Congrats on the progress here. Quick question on CX-2009. So as I understand that you are actually pausing the development here. CX-2029 -- sorry, 2009. I just got confused. I understand you're pausing the development here for now, the enrollment here. Is this fair to assume -- like, where were you when you paused the development in -- or paused the enrollment in terms of enrolling the new patients? And would it be fair to assume that you should have some data this year for -- to share? Or it is in the flux -- still in the flux right now?

Yes. So I think the question is on 2009?

2009. Yes, CD166.

CD166. Yes. So patient enrollment has been underway for some time in the study. So we're pausing the study with active enrollment underway and patients having been treated. We have guided in the past that -- to not expect any data from 2009 this year, that will be a 2021 event. And that, with the current situation, obviously, we hope that 2021 still makes sense, but we're going to have to wait and see. Does that answer the question?

It does. And then in terms of your expenses for this year, given that situation is in flux and then trial enrollment has been stopped, especially for 2009, can you quantify anything for 2020 at this point, how much leeway you could have in terms of expenses or cash burn this year?

Not right now, Mohit. It's kind of too early, but I would just refer you back to the fact that we reported end of year cash of $296 million. And you add in the $130 million that we've been able to bring in from the partnerships, that obviously puts us in a strong position. So we'll be updating cash guidance in the coming months, but there's obviously a number of moving parts, and a lot of this is kind of breaking news in the context of this very fluid COVID-19 situation. But I would just reiterate that we are obviously in a -- certainly in a strong cash position given these recent infusions.

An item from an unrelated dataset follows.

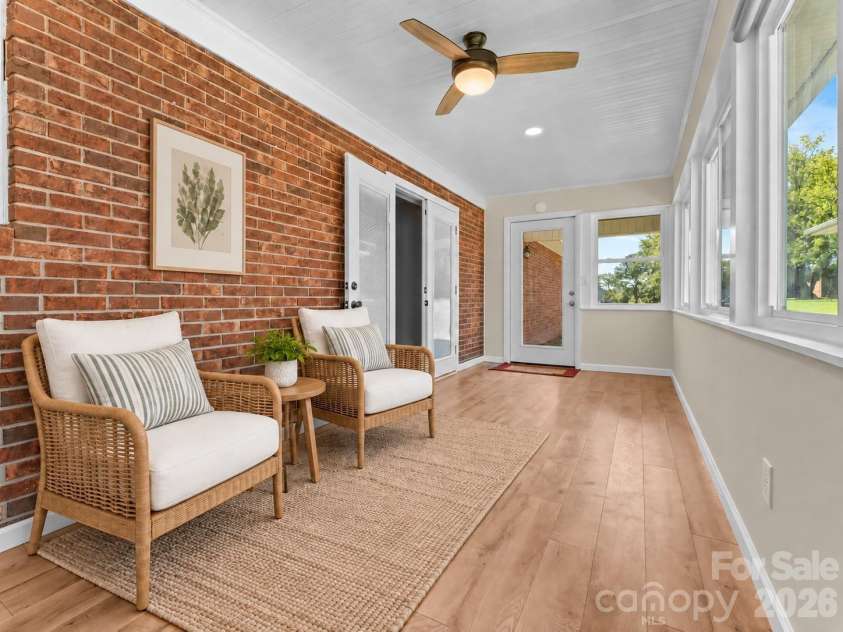 106 Mohican Trail, East Flat Rock, NC 28726.  MLS# CAR4427684, YatesRealty ID 53292. Staged sunroom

With that last question, I would like to turn the call back to Sean.

Great. Thank you very much. Well, thank you, everybody, for your time. I really appreciate it at short notice. Obviously, we're delighted with this new milestone. We're very pleased. I'm very pleased with the continued execution by the CytomX team with these significant achievements in the context of a very tough overall environment. And we are continuing to make progress in allocating resource thoughtfully and carefully across our pipeline and portfolio. And we wish you all the very best. And as I said, we're all in this together, and let's keep powering on through and get through this thing. So take care, everybody.

Ladies and gentlemen, this concludes today's conference. Thank you for your participation, and have a wonderful day. You may all disconnect.